Mr. Typist was out most of today, and I had Big Plans to Do All The Writing. I was going to buckle down, stop being so wishy-washy, and just pick a new project to delve into. Instead, I wasted a lot of time surfing the internet, then when I got tired of that, I puttered around, dusting, vacuuming, and emptying out the cat boxes. I didn’t need to empty out the cat boxes, because sadly, the last of our trio of cats died suddenly this week, leaving Mr. Typist and I sick with grief and reeling with what I coined, through my wracking sobs, “whiplash of the heart.” I’ve had neck whiplash. I can tell you without a doubt that heart whiplash is way more painful.
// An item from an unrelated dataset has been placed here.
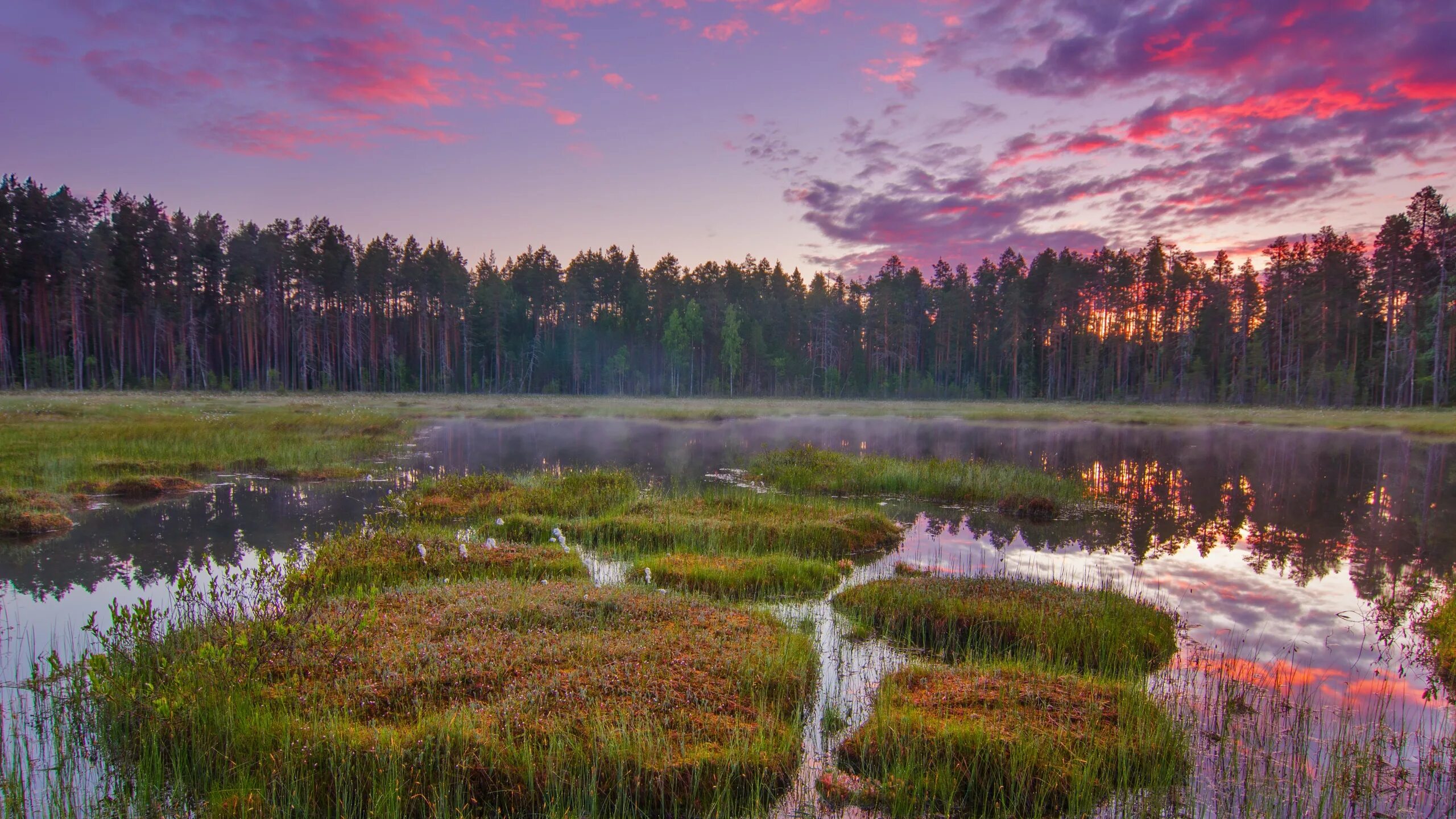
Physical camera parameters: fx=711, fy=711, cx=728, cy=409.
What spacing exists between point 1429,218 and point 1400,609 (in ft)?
254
Somewhat unconsciously, I did all of that cleaning and dusting and vacuuming to prepare our abode to welcome a new cat. It’s been less than a week since Yoshi died, and I have already found the lack of a cat in our household to be an unacceptable condition. I’ve never been good at delaying gratification, and I’m getting even less so as I age. The hell with some arbitrary grief waiting period: I'm applying ruthless pragmatism to this situation. I have a cat-shaped hole in my heart, and the solution to a cat-shaped hole is a cat. So I dragged Mr. Typist off this afternoon to look at a ten-month-old kitten who’s currently boarded at our local pet store. After a few token minutes of playing with His Adorableness in the Visitation Room, we put in an application. And now we wait-- and I go online and start compiling potential names for Future Cat. On the list so far is:
Tucker
Johnny
Deejay
Buzzy
Jonesy
Spike
Puck
T-Bone
Mack
Nico
Rudy
Sam
Ollie
Baxter
I hope we get him.
It’s been a hard week encased in the brittle shell of a hard few years, made all the more exhausting by the relentless cultural pressure I feel to Seek Happiness and Find Fulfillment. I stopped going to counseling because I got frustrated with supposed professionals telling me that the most important thing is my personal happiness, and that I, and I alone, am responsible for it. Helped along by reading Eric G. Wilson’s “Against Happiness: In Praise of Melancholia”, I had a revelatory moment this week in which I realized that, actually, I’m notresponsible for my own happiness, because I am in no way obligated to be happy. Knowing I am under no obligation to be happy released me from attachment to a lot of culturally-ingrained ideas about what my life should look like, and instead has allowed me to experience the full emotional and spiritual richness of what's actually happening.
The pathological value we place on happiness in this society is a torturous psychological burden. We have this idea that if we are suffering, something is wrong, and that it’s our moral obligation to get to a state of non-suffering as soon as possible, rather than sitting with what is. We’re uncomfortable—even terrified—of the least expression of melancholia. Sadness is not a rich emotion to be experienced and mined for its gifts, but something to be immediately counseled out of us or drugged away. We’re not allowed to show unhappiness or admit to defeat or be anything other than perky, or worse yet, “resilient”.
It’s hard to be a lone voice in the wilderness of the happiness-obsessed. But it’s a huge relief to realize that’s it’s okay to just be who I am, where I am, and to honor the truth of that, even though it that truth isn’t necessarily sweet and syrupy.